I’ve been nudging for BARCC to get a blog for a while! If I posted everything I have to say about rape and sexual assault in my own blog, it would end up being almost *nothing* but that. No room for cat pictures or talking about my daughter’s school play! :) So I’m thrilled to have a place dedicated to just this.
(I will post cat pictures only upon request, I promise.)
My friend, who’s a hotline volunteer here, referred me to BARCC. I had expressed interest in working with teenagers. In exactly what capacity I wasn’t sure, other than knowing I wanted to provide kids with some of the tools and respect I wish I’d been given when I was their age.
My background is pretty common around these parts: I was born at the former St. Margaret’s in Dorchester, raised in the Irish Catholic tradition, and graduated from a Boston Public high school.
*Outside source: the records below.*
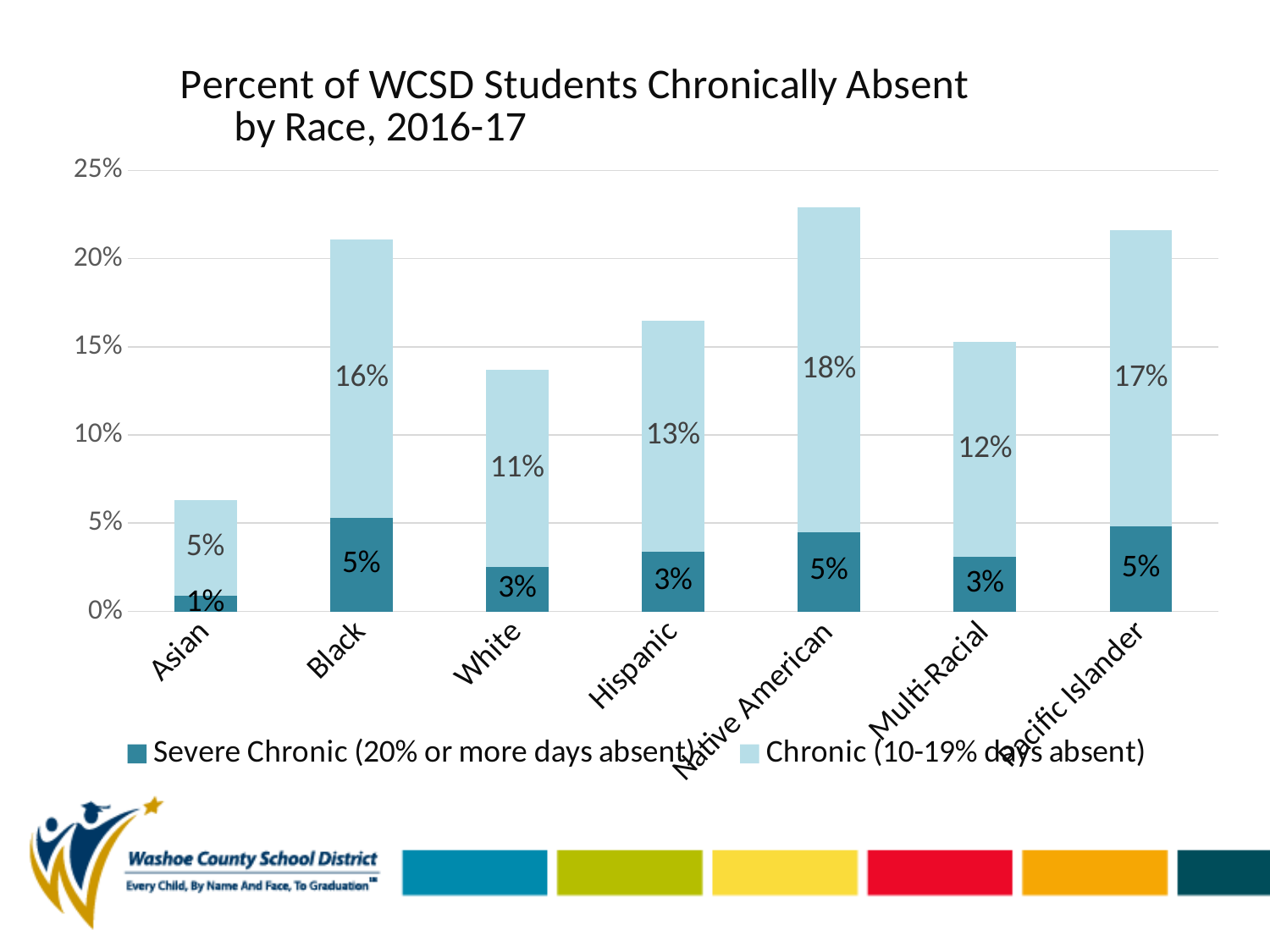
What is the total of the stacked bar for Black students, using the printed labels? 21% What is the Severe Chronic (20% or more days absent) value for Asian students? 1% Is the total stacked bar for Native American students greater or less than 20%? greater Which race has the lowest Severe Chronic (20% or more days absent) value? Asian Which race has the highest Chronic (10-19% days absent) value? Native American How many series does the legend list? 2 What is the Chronic (10-19% days absent) value for Black students? 16% What is the difference between the Chronic (10-19% days absent) values for Black and White students? 5% Which is larger, the Chronic (10-19% days absent) value for Hispanic students or for Multi-Racial students? Hispanic How many race categories are shown on the x axis? 7 What is the Chronic (10-19% days absent) value for Multi-Racial students? 12% What kind of chart is shown on the slide? Stacked bar chart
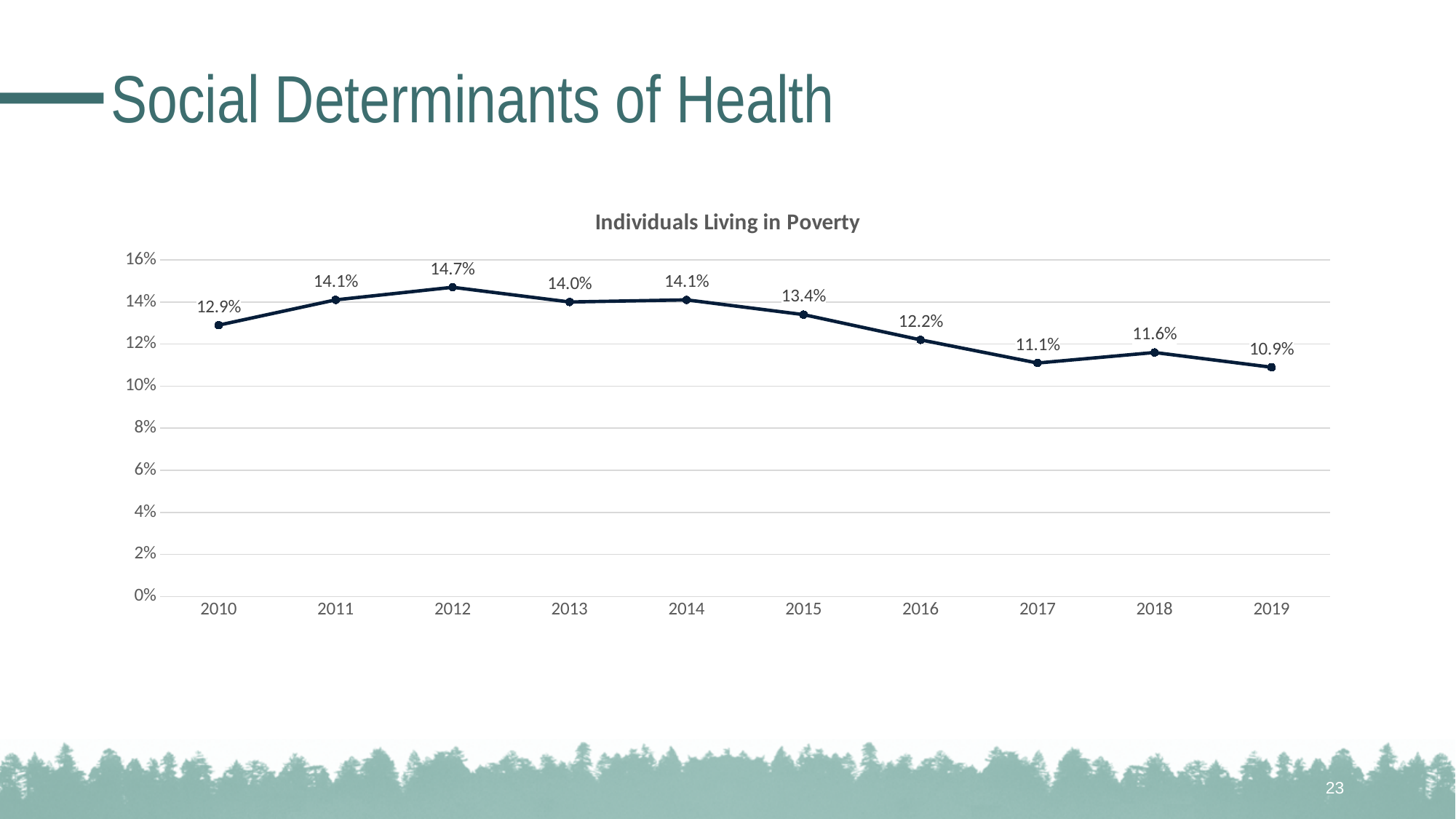
What is the value for 2015? 13.4% What is the value for 2012? 14.7% What is the title of the chart? Individuals Living in Poverty Which year has the highest value? 2012 Which year has the lowest value? 2019 What is the difference between the values for 2012 and 2019? 3.8% Which is larger, the value for 2017 or the value for 2018? 2018 Is the value for 2016 greater or less than 14%? less How many years are plotted on the chart? 10 What kind of chart is shown? line chart Do the values generally rise or fall from 2014 to 2019? fall What is the value for 2019? 10.9%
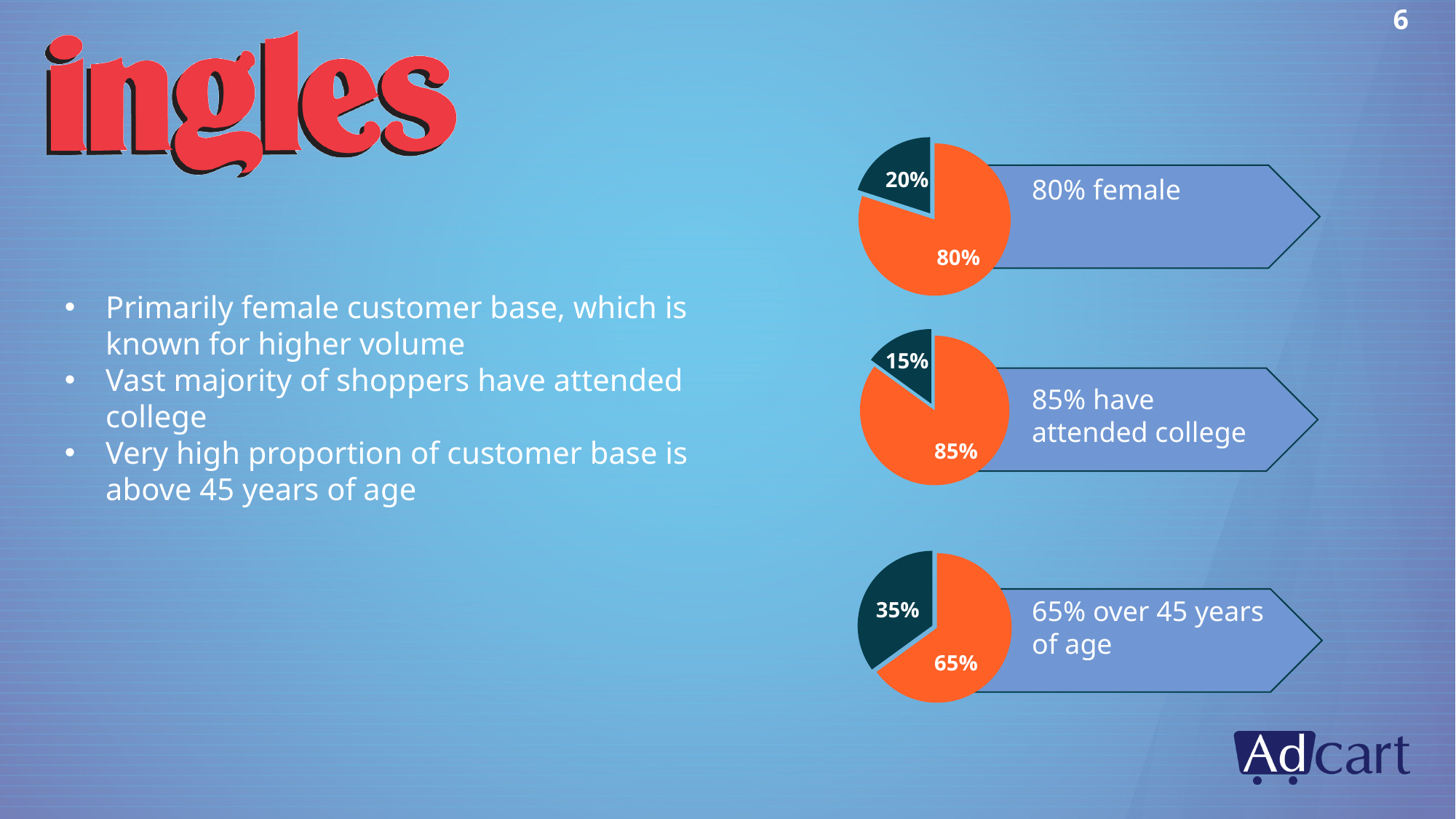
How many pie charts are on the slide? 3 In the middle pie chart (85% have attended college), what value is shown on the smaller slice? 15% What kind of chart is used for each of the three charts on the slide? Pie chart How many slices does each pie chart have? 2 In the top pie chart (80% female), what value is shown on the dark teal slice? 20% Which of the three pie charts has the largest dark teal slice? The bottom one (65% over 45 years of age) In the bottom pie chart (65% over 45 years of age), what is the difference between the two slices? 30% In the bottom pie chart (65% over 45 years of age), what value is shown on the dark teal slice? 35% In the top pie chart (80% female), what value is shown on the orange slice? 80% In the middle pie chart (85% have attended college), what is the difference between the larger and smaller slices? 70% In the top pie chart (80% female), which slice is larger, the orange one or the dark teal one? The orange one Which of the three pie charts has the smallest dark teal slice? The middle one (85% have attended college)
To say that my family and immediate community didn’t talk about sex outside of abstinence would be a gross understatement. Health education—and more to the point, sexual health education—was not a priority. It wasn’t until I got to college that I developed any sort of vocabulary to define what I was seeing and experiencing.
Binge drinking was a big part of my college’s culture. I saw a lot of things that made me uncomfortable, but I couldn’t articulate what was wrong with what was happening. Really, it was in my therapist’s office where I was first able to assign words to the things I had seen.
I got involved with BARCC because rape sucks. It’s a fight that must be fought and can be won. Working in schools with teenagers has proven to me that prevention is effective. It’s amazing to see the change in students over the course of a semester. And it all comes down to talking, dissecting values and retraining our focus.
In my free time, I blog quite often. But mostly, my personal stuff is personal and only loosely connected to the larger culture. Blogging for BARCC is an opportunity to marry my advocacy work with my writing, something I’ve been wanting to do for a while. I’m grateful for this opportunity to represent my views through such a progressive, compassionate organization.